Corn sugar and dry malt extract (DME) are not interchangeable when bottle conditioning. Although they both can be used to carbonate homebrew, the two ingredients are quite different.
Corn sugar is pure sugar and is 100 percent fermentable. This means that every bit that is used for conditioning is converted to alcohol and carbon dioxide by yeast. DME, on the other hand, is only 80 percent fermentable, at best. More DME (1.25 to 1.43 times more!) must be used compared to corn sugar to get the same carbonation level.
In addition DME contains protein that can cause haze in the beer if the priming mixture is not boiled, cooled, and clarified.
If you want to use DME, mix it with water (about two cups of water per cup of DME), boil the mixture for 15 minutes, cool it, and allow the hot and cold trub to settle. Decant off the clarified wort, and use it to prime your beer.
How Long Does Beer Have to Age in the Bottle Before Drinking?

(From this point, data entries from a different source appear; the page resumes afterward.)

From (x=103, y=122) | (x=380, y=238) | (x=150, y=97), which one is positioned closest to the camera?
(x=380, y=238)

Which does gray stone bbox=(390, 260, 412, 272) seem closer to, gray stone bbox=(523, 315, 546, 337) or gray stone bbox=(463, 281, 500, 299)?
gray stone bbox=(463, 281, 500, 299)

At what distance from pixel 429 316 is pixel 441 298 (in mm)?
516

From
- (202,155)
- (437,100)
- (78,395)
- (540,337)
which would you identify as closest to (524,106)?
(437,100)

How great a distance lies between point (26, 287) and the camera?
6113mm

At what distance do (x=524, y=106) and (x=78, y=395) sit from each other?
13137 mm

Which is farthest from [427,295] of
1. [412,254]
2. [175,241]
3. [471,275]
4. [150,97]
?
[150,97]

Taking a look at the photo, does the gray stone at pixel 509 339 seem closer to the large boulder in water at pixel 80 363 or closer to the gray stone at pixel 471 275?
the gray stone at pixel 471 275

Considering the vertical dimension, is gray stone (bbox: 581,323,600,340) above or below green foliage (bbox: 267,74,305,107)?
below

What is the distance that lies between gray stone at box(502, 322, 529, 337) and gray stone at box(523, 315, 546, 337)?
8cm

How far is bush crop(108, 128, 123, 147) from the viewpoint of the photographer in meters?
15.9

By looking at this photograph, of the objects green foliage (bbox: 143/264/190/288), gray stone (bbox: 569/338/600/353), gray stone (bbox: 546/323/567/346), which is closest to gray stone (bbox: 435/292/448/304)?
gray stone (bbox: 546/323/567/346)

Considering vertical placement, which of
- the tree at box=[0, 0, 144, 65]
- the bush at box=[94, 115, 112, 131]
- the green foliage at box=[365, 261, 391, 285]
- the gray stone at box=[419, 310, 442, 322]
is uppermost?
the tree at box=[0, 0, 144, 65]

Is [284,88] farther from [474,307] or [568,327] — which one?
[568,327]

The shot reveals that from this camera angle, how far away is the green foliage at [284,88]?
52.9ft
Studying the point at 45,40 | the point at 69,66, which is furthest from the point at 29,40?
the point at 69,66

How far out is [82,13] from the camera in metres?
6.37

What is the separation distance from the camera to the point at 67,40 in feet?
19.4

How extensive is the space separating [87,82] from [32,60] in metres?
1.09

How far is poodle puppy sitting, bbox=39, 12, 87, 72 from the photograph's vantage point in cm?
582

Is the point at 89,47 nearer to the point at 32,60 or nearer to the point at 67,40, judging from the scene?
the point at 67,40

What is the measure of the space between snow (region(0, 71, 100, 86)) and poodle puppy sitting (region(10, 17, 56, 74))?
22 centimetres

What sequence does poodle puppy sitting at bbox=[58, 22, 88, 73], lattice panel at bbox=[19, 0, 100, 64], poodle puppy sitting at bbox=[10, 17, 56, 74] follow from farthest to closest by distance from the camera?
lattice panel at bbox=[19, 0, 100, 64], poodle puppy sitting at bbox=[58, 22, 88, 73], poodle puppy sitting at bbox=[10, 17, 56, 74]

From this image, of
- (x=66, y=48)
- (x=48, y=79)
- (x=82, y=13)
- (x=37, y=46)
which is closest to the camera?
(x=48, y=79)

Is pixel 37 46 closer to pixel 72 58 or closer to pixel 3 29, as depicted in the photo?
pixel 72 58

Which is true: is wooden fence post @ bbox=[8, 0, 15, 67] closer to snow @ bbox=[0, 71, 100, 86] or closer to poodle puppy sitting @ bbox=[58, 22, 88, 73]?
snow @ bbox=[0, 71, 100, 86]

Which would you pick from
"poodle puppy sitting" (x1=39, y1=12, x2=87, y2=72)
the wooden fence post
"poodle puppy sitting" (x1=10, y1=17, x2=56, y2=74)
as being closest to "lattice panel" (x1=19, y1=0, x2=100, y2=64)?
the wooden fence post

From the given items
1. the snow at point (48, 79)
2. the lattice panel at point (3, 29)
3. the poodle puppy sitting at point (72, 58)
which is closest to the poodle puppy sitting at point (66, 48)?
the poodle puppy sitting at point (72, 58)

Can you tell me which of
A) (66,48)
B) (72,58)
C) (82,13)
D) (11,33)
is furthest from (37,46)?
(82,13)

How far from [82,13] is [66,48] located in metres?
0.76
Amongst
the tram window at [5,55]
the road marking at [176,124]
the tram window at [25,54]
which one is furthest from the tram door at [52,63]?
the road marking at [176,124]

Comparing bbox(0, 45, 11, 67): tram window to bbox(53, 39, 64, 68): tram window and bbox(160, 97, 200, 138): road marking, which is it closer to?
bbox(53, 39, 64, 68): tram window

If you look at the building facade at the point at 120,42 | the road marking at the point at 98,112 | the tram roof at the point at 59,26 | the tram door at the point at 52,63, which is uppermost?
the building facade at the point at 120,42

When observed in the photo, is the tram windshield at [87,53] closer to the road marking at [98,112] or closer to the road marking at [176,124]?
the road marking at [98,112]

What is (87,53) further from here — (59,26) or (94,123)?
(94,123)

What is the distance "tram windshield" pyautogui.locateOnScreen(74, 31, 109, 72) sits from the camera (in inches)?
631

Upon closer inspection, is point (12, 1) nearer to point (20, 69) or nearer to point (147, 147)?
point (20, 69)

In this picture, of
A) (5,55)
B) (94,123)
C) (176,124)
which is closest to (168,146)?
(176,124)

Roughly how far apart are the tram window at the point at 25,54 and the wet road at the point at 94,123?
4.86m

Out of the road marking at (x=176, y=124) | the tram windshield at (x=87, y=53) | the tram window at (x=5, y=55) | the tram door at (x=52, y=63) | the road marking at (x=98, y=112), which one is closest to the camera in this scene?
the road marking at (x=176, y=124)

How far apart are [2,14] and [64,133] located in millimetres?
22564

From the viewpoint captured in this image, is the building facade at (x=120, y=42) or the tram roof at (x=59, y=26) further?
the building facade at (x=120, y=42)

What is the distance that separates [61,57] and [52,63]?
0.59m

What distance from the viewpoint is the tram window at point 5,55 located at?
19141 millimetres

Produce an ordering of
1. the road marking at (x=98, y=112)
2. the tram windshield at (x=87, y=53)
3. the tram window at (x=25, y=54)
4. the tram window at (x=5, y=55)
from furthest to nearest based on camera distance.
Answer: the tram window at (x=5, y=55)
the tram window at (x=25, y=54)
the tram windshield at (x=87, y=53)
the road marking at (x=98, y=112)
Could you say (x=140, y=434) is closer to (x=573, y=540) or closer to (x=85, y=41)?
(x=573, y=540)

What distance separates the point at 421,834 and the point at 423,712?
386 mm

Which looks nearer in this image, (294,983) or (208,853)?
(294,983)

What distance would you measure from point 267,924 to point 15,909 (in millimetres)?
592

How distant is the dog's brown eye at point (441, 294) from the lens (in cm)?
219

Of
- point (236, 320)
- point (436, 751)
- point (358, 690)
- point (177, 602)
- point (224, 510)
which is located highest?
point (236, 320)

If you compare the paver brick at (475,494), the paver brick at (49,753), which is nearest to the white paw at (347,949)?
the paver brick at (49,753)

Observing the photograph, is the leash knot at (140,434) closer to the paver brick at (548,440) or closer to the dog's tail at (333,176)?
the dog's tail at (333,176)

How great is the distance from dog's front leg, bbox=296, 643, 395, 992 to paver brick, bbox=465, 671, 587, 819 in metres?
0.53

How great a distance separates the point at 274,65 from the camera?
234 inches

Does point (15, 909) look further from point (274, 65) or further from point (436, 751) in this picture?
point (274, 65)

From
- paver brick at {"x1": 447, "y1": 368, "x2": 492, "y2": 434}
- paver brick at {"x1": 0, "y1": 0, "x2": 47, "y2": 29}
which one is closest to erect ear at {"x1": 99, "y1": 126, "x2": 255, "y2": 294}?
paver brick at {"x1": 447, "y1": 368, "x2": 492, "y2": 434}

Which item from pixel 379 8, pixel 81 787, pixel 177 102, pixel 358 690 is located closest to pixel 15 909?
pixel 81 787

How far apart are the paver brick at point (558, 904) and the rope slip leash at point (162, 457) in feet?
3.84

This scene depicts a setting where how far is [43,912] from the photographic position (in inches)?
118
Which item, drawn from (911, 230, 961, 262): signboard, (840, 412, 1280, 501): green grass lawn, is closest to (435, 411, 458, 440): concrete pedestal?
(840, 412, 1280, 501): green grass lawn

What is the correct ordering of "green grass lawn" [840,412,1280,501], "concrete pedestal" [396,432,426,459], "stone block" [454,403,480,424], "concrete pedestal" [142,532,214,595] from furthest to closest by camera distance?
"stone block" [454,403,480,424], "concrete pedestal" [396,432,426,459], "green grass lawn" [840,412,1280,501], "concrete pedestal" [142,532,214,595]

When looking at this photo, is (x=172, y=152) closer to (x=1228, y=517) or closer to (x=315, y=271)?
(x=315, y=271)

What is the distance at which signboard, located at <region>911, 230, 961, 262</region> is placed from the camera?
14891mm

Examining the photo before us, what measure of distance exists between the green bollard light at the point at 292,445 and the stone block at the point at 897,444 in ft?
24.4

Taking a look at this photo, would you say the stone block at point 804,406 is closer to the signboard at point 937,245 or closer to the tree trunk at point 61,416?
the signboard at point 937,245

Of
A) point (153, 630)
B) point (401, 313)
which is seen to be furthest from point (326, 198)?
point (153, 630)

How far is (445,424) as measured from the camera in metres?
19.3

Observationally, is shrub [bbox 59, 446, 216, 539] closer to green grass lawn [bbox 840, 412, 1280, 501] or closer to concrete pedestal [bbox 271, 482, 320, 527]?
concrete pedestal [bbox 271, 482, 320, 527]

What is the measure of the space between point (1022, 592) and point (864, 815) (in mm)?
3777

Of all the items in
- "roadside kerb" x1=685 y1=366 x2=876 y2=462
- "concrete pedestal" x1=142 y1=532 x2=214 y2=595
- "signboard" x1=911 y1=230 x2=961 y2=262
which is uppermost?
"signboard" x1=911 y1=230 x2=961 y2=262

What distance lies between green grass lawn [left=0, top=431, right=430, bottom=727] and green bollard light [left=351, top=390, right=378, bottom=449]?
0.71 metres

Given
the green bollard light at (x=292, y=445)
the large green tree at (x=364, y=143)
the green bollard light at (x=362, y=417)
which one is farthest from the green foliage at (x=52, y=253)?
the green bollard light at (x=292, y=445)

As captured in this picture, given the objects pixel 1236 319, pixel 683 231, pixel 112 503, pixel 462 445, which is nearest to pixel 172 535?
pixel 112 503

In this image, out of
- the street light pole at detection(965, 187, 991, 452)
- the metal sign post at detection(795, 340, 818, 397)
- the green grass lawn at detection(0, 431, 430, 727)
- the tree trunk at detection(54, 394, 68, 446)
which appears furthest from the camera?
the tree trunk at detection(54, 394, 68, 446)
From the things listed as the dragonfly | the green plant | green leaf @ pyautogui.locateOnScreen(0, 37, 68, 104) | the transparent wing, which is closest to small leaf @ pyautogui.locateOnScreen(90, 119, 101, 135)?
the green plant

Bottle-primed beer takes only about a week to carbonate. But carbonation is only one reason to bottle condition your beer. Another reason is clarification. If your beer is cloudy, let it sit undisturbed for a few weeks.
Beer flavor often improves with aging, too. A little extra time in the bottle will help get rid of young or “green” flavors — the ones that smell like apples or butter. These flavors will mellow as long as there is yeast in the bottle. Strong beers, such as barleywines and Scottish ales, will mellow considerably with aging. The aging process for these beers can continue for months and sometimes years. In general, if your beer is of ordinary strength, taste it after seven to 10 days to see if its ready. If you are brewing a strong beer, hold out for at least three weeks. And don’t be shy about extending the aging time. Your beer will probably benefit.